Yo me dedicaba a espiar a los que llegaban al consultorio casi siempre a la hora de la siesta, y a esa hora el noventa por ciento de los pacientes eran mujeres. Y a través del ojo de la cerradura experimenté por primera vez lo que se siente ante la desnudez de una mujer. No siempre mi papá las hacía desvestir por completo, algunas veces les exigía quitarse la blusa o la pollera y luego las obligaba a acostarse en la cama para la revisación. Pero cuando yo veía que la mujer no se detenía sino que lentamente se iba despojando de todas sus prendas difícilmente podía contener, mientras acompañaba cada una de las acciones de la mujer, mis ruidosas agitaciones. Yo tenía unos nueve o diez años y en materia de sexo estaba bastante adelantado con respecto a mis compañeros de colegio. Por eso, mis músculos se estiraban al límite cuando llegaba el turno de la revisación, es decir, aquellos momentos en que mi padre mantenía un contacto firme y decidido con el cuerpo de sus pacientes. Yo adivinaba que la voluptuosidad latente en los modos correctos de mi padre emergía sin pudores en esos roces y aproximaciones. De ninguna manera podía figurarme que a él esas mujeres le fueran indiferentes y que se lanzara sobre ellas sin la pasión que delataban sus manos. Hasta tal punto presentía su ansiedad que me imaginaba que quien estaba en la camilla no era otra que mamá y yo asistía a una sesión de amor entre ambos.
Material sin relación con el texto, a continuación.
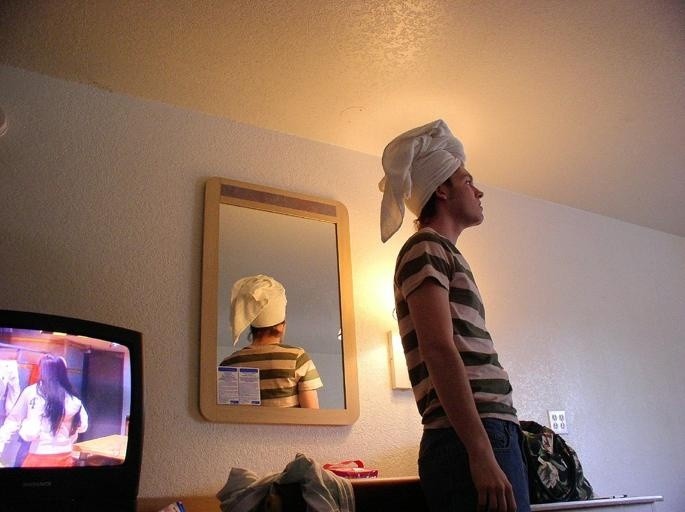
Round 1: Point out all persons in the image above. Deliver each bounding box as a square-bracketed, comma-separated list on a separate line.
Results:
[0, 352, 89, 468]
[218, 276, 324, 409]
[379, 119, 531, 512]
Un día mamá me descubrió. Sentí que una mano firme se plantaba sobre mi hombro. Me dí vuelta aterrado y me encontré con ella, que sonreía. Me tapó la boca y miró brevemente por el ojo de la cerradura. Una corriente helada me atravesó el pecho, la figura de mi madre se me hizo lejana, turbia. Hubiera querido llorar pero me era imposible. Mi madre me llevó de la mano por el pasillo hasta el comedor. Se sentó en una silla, apoyó uno de los codos en la mesa y me miró seria. Luego, como si no hubiese podido seguir conteniéndose, largó una carcajada, me preguntó si siempre lo hacía. Como yo no contestaba, dejó de reírse y se mantuvo callada por varios minutos. Me miraba con una severidad que su sonrisa imborrable desmentía. Sabía que ella no me iba a dejar hasta que yo no le contestara. Seguía con la intención de llorar pero me era imposible: había algún aspecto en toda esta situación que a mí me excitaba. Hasta tenía ganas de reírme. Cuando no pude más y solté algo parecido a una risa ella rió conmigo, los dos nos reímos intensamente durante un buen rato. Volvió a preguntarme si lo hacía siempre y yo le contesté que sí. Y entonces comenzó un pequeño interrogatorio por el cual ella se enteró que a mi me fascinaba ver a través de la cerradura a mujeres desnudas en manos de mi padre. Seguramente ella sabía en qué momentos yo iba por la oscuridad a espiar, aunque después de ese día nunca más volvió a encontrarme en el pasillo.